To enable the alert sounds, simply create a new text file e.g. echo "y" > predict/soundalert. You can also specify a time range to allow the sounds to play, e.g. echo "7,21" > predict/soundalert to only allow sounds between 7:00 and 21:59 local time.

To disable the alert sounds, simply delete the predict/soundalert file.

Writing Your Own Prediction Methods

You may wish to write your own prediction methods. You can make a copy of the method_directmdl.php script and then change the copy as you see fit. If you create a method that makes predictions with at least 80% accuracy, we'd be delighted to accept your pull request.

Configurable variables include:

  • $metrics_to_process An array of key-value pairs identifying a dock metric and its new key in the output JSON. Valid keys can be found in the table below; the value becomes the metric's key in the JSON.
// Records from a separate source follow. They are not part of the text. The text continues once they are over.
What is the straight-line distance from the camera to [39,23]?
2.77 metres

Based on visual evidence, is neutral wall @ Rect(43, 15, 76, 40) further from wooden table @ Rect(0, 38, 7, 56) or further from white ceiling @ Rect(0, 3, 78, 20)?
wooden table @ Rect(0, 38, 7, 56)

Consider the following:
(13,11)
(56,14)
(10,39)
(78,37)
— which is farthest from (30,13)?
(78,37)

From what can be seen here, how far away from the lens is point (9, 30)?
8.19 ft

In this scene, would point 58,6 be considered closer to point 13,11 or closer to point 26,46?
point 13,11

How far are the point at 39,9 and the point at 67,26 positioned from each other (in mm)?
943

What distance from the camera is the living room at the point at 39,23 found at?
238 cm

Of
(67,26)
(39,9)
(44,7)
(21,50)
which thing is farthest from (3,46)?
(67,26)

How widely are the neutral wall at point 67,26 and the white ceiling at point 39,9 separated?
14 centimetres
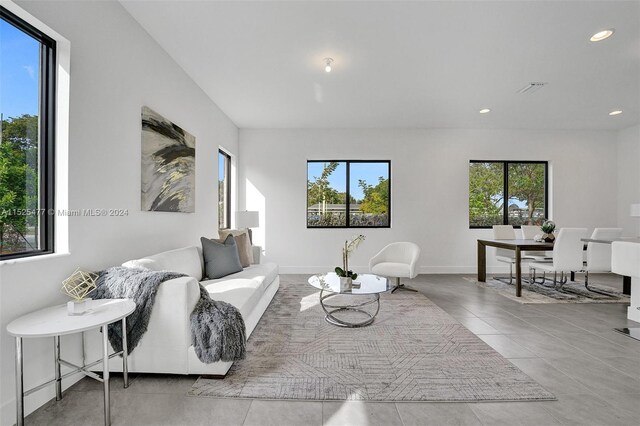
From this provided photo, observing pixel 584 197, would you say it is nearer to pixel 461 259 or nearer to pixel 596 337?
pixel 461 259

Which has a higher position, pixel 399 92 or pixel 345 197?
pixel 399 92

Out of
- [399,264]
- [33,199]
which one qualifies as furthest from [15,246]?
[399,264]

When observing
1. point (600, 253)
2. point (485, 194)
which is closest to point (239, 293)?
point (600, 253)

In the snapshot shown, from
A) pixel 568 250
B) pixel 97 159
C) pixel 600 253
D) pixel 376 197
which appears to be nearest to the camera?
pixel 97 159

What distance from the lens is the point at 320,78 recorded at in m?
3.65

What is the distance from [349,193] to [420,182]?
4.61 feet

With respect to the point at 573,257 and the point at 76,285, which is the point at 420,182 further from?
the point at 76,285

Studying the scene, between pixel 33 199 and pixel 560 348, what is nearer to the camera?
pixel 33 199

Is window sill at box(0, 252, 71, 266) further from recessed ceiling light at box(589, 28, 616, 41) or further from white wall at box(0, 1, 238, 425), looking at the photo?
recessed ceiling light at box(589, 28, 616, 41)

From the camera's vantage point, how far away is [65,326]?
57.1 inches

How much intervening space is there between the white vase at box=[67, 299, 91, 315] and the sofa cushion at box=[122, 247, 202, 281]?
0.50 meters

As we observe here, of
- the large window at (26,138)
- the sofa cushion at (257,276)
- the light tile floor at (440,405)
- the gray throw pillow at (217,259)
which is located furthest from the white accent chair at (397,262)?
the large window at (26,138)

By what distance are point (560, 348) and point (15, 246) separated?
4038 millimetres

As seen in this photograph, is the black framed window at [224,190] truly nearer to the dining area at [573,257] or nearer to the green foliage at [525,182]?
the dining area at [573,257]
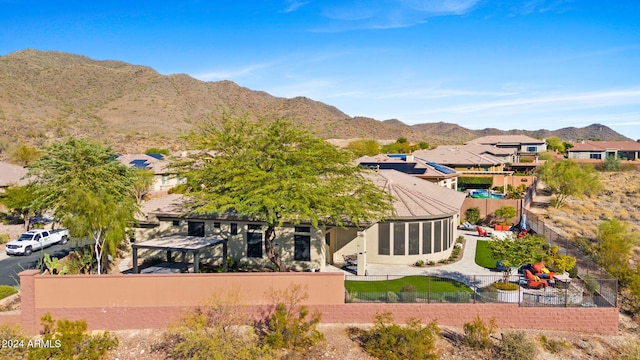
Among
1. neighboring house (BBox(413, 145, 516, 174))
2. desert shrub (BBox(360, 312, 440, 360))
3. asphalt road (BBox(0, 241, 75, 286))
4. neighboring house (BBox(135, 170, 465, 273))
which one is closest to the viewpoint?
desert shrub (BBox(360, 312, 440, 360))

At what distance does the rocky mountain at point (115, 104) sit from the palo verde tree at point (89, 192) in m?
49.5

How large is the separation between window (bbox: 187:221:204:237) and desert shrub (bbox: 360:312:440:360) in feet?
39.8

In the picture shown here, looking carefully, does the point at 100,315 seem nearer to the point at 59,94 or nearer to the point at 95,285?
the point at 95,285

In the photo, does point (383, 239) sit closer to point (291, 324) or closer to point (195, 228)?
point (291, 324)

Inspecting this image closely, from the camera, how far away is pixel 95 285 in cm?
1814

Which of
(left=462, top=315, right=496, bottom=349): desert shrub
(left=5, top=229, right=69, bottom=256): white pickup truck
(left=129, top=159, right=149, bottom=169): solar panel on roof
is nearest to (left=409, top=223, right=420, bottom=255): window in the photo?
(left=462, top=315, right=496, bottom=349): desert shrub

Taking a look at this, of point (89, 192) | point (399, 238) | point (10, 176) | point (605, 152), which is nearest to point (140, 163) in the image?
point (10, 176)

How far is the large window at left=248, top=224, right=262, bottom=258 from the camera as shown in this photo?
2442 centimetres

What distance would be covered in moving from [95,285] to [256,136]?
10.00 m

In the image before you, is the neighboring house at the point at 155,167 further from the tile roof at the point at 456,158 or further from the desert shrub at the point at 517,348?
the desert shrub at the point at 517,348

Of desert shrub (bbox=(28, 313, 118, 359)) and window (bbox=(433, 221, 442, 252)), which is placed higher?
window (bbox=(433, 221, 442, 252))

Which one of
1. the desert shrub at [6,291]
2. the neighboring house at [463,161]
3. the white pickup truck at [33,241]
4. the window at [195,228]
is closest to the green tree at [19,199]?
the white pickup truck at [33,241]

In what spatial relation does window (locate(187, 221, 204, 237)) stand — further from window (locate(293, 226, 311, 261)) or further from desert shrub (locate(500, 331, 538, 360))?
desert shrub (locate(500, 331, 538, 360))

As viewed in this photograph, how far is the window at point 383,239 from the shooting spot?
25.8 m
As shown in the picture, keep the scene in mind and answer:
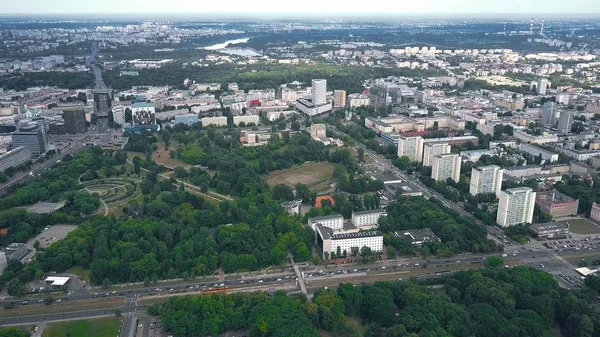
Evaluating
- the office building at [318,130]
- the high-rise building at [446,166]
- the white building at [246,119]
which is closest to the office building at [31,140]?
the white building at [246,119]

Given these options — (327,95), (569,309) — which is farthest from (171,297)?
(327,95)

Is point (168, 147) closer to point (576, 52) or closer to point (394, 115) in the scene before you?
point (394, 115)

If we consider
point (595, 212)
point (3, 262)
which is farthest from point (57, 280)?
point (595, 212)

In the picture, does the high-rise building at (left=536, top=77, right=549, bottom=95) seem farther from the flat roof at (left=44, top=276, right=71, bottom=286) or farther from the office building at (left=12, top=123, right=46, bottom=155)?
the flat roof at (left=44, top=276, right=71, bottom=286)

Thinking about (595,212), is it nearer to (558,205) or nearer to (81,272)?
(558,205)

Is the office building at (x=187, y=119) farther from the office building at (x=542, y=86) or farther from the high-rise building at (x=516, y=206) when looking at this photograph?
the office building at (x=542, y=86)

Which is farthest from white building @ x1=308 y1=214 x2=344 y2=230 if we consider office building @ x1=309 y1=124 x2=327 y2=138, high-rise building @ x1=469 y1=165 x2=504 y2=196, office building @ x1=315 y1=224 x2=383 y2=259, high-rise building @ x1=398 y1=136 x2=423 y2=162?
office building @ x1=309 y1=124 x2=327 y2=138
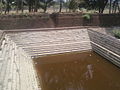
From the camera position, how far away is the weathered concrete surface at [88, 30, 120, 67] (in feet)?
28.0

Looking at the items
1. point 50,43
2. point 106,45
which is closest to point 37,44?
point 50,43

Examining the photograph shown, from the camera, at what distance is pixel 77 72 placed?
780 centimetres

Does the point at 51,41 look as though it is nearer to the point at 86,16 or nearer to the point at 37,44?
the point at 37,44

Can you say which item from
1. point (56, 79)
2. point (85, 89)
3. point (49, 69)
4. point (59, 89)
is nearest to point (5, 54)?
point (49, 69)

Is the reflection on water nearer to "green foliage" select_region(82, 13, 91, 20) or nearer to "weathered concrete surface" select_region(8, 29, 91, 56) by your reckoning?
"weathered concrete surface" select_region(8, 29, 91, 56)

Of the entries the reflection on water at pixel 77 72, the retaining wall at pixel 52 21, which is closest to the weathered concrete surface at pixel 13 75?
the reflection on water at pixel 77 72

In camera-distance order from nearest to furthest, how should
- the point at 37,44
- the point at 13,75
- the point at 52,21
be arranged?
the point at 13,75
the point at 37,44
the point at 52,21

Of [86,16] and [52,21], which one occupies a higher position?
[86,16]

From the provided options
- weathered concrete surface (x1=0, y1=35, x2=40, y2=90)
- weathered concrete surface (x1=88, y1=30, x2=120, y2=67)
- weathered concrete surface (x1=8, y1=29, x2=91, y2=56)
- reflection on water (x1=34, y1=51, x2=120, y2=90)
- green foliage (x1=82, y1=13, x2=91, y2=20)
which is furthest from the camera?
green foliage (x1=82, y1=13, x2=91, y2=20)

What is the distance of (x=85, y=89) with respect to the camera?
616 cm

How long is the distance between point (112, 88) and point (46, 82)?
2747mm

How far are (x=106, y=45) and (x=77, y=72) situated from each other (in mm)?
3114

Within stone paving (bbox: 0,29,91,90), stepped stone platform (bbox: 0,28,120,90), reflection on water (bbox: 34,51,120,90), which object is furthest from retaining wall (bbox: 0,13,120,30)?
reflection on water (bbox: 34,51,120,90)

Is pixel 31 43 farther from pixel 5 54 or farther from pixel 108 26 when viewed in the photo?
pixel 108 26
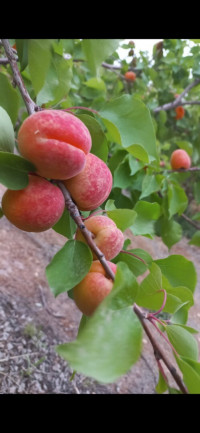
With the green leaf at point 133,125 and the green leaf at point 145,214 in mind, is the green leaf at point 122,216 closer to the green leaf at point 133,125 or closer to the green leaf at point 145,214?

Available parameters for $metrics_to_process include:

  • BENERG Total binding energy between ligand and protein;
  • BENERG.rgn Total binding energy between ligand and specific regions of the protein, e.g. TMR6;
  • BEST Total ligand-protein binding energy of the most favorable pose.
  • vdWRPL Total van der Waals repulsion (i.e. where atoms are < 4Å apart) ligand to protein;
  • vdWRPL.rgn Total vdW repulsion between ligand and regions of protein;
  • POLSAT Ligand's sum polar satisfaction, a measure of polar-polar and nonpolar-nonpolar proximity;
  • PCLASH Clashes between residues of the protein, minus clashes in the original PDB model;
  • ACVTH.TMR1 thru ACVTH.TMR7 Angles of helix rotations performed for a "soft dock", in which the helices are allowed to move.
  • POSES Total number of poses found.
  • WCLASH Smallest per-pose maximum interatomic clash energy.
  • CALOC.rgn Average relative motion of alpha carbon atoms within each region as a result of a "soft dock".

For keys ending with .rgn, the rgn will be replaced with the actual region name. For example, if the method PHP specifies BENERG.rgn => energy.rgn, then the JSON will contain metrics labeled energy.TMR3, energy.TMR6, etc.